Other than the predictable scandalous secret affair — as opposed to the series’ other secret affair — the weakest aspect about the pilot is that it introduces these major characters simply as their stock characters, even acknowledged when the police chief calls them “town screw-up,” “ex-con,” and “city girl,” because it is an issue that is almost immediately rectified in Episode 2. (Episode 2 also has a character be self-aware about the predictability of their secret affair, which almost makes it retroactively better.)
It’s one of those instances where the months between filming a pilot and the next episode is absolutely apparent, as first impressions go a long way, but for “Nancy Drew,” the second impressions are the ones that really matter. The exceptions are Nancy — who is fully-formed right out the gate — and her love interest Nick, who ends up relegated to role of significant other who says simply says “be careful” a lot. The series actually has its genuine reasons for this shift, but that doesn’t stop it from hurting the character while the rest look better. In fact, Alex Saxon’s Ace comes off looking the best in the transition from the pilot to the second episode, as he goes from the type of one-dimensional character who thinks wearing a girl down is a way to charm her — somehow this is still tolerated in a television show in 2019 — to the type of charming, genuinely friendly character that will make you want to root for him to get the girl. It’s this kind of role Saxon is best known for from his roles in shows like “The Fosters” and “Finding Carter.”
Of course, with Nancy Drew on the case, everyone is a suspect, so maybe don’t get too attached to any one character.
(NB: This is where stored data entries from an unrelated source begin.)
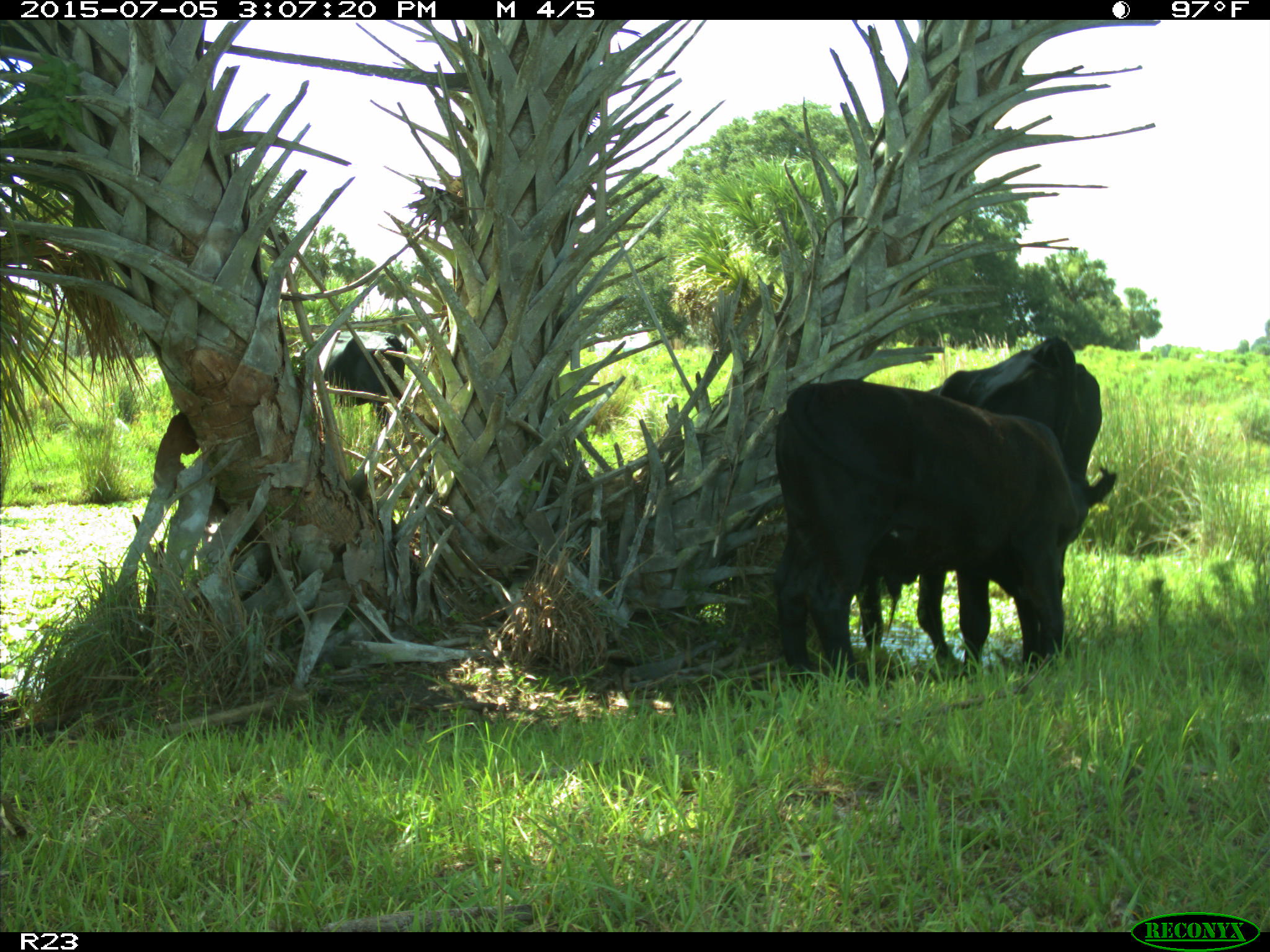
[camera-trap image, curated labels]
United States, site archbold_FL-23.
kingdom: Animalia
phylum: Chordata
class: Mammalia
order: Artiodactyla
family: Bovidae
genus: Bos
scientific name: Bos taurus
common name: domestic cow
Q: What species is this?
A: Bos taurus (domestic cow).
Since everything is as grounded in reality (instead of camp) as it can be, even the most obvious suspects are most likely red herrings. Every line reading by Scott Wolf, for example, suggests he is guilty of possibly every bad thing that’s ever happened in Horseshoe Bay, as he comes across as someone pretending to be perfect to hide the truth, even when he’s seemingly telling the truth — so he’s probably innocent. Or maybe he’s not.
Stylistically, Larry Teng’s direction in the pilot informs the sleepy beach town look of the series. Based on the first two episodes, “Nancy Drew” seems more dedicated to staying with a singular style than playing around with anything of the sort. Truly, take one part “I Know What You Did Last Summer,” one part the points in “Riverdale” where it teases supernatural elements (and in this case, actually make them more than a tease), a large part the franchise-redefining “Scooby-Doo! Mystery Incorporated,” and another part Schwartz teen drama, and you have this iteration of Nancy Drew.
The other part that will most likely be integral to “Nancy Drew” is its life on Netflix after the season airs, because like “Riverdale”, its mystery component — which will hopefully be more coherent — is the type of thing that can make it perfect for binge-watching purposes. Especially since the leap in quality, particularly in the case of characterization, between the pilot and second episode is so apparent that it’s difficult not to want to at least continue the season after the second episode.
“Nancy Drew” premieres tonight on The CW, at 9 PM PT/8 PM CT.